Pranger’s wall reliefs can also read like a drone view of ancient Mesoamerican ruins. They build out the void with stepped pyramidal shapes that advance and recede from their empty spaces very much like Bontecou’s lines that define specific shapes. For Bontecou the lines always lead you toward, then away from the all-important void. Pranger’s graduated steps lead you into and out of his wall pieces, all the while drawing your eye to and away from the blackness of the shapes. These are then surrounded by the textural landscape of a matrix of wood bits or paper pulp that provides the foundational matter and visual cohesion. It is a monumental gesture, both architectural and organic; both hard edged and soft, each informing the other. The busy galleys of animated bits of matter keep the whole from flying apart into nothingness, as the points of the stars are defined by the emptiness of the universe.
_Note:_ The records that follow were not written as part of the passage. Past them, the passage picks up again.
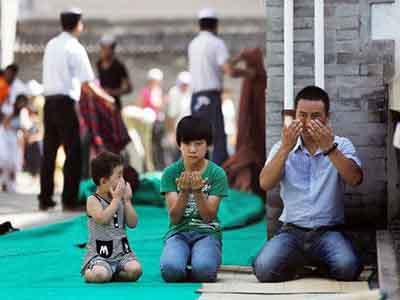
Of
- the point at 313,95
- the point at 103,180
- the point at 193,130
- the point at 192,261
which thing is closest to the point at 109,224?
the point at 103,180

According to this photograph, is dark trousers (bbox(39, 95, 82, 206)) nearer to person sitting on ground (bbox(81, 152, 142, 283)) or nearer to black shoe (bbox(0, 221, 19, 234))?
black shoe (bbox(0, 221, 19, 234))

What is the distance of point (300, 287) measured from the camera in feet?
27.2

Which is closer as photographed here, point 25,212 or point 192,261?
point 192,261

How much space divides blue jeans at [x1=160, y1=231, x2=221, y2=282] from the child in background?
8.48 m

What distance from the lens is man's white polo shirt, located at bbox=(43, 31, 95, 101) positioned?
44.0 ft

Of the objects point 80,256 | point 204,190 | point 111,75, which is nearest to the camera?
point 204,190

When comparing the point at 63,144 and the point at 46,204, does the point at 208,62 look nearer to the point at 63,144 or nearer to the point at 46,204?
the point at 63,144

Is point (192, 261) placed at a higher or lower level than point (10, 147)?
higher

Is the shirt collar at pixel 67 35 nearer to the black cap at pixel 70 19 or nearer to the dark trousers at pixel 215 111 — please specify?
the black cap at pixel 70 19

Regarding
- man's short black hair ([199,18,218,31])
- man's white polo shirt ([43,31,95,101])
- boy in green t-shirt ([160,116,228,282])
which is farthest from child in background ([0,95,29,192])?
boy in green t-shirt ([160,116,228,282])

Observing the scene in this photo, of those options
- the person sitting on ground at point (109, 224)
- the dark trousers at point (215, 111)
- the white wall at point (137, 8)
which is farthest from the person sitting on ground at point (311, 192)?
the white wall at point (137, 8)

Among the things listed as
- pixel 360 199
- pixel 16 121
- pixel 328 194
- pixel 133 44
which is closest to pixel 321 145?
pixel 328 194

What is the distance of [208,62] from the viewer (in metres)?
14.6

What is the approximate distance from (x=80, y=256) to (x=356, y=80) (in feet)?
7.70
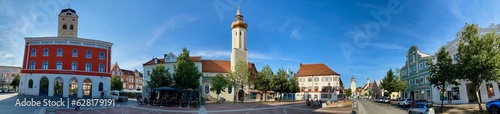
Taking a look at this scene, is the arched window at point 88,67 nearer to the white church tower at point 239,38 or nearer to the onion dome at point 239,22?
the white church tower at point 239,38

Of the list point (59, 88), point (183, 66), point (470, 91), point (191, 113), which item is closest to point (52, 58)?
point (59, 88)

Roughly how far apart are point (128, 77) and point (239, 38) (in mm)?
52893

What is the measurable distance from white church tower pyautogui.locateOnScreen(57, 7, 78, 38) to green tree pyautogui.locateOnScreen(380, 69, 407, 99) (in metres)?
62.3

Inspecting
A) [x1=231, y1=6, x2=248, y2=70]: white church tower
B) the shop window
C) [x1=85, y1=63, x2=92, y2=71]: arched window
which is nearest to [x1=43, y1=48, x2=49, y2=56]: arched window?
[x1=85, y1=63, x2=92, y2=71]: arched window

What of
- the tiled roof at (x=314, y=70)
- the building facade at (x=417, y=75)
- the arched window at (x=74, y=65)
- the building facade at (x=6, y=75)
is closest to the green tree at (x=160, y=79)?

Atkinson and Pranger have constructed visual languages that communicate with each other. There is a call and response between Pranger’s three-dimensional sculptures and Atkinson’s two-dimensional paintings. Both play with positive and negative; with what moves forward and what falls back, with what remains empty and what is full. Both are designers of their spaces, building stages and platforms for their harmonic dances of color and shape. What is also evident is that space and the movement within it continues to be a problem worthy of infinite interest and investigation. Their ultimate destination may still be unproven, but Atkinson and Pranger bring us another step closer “to some point true.”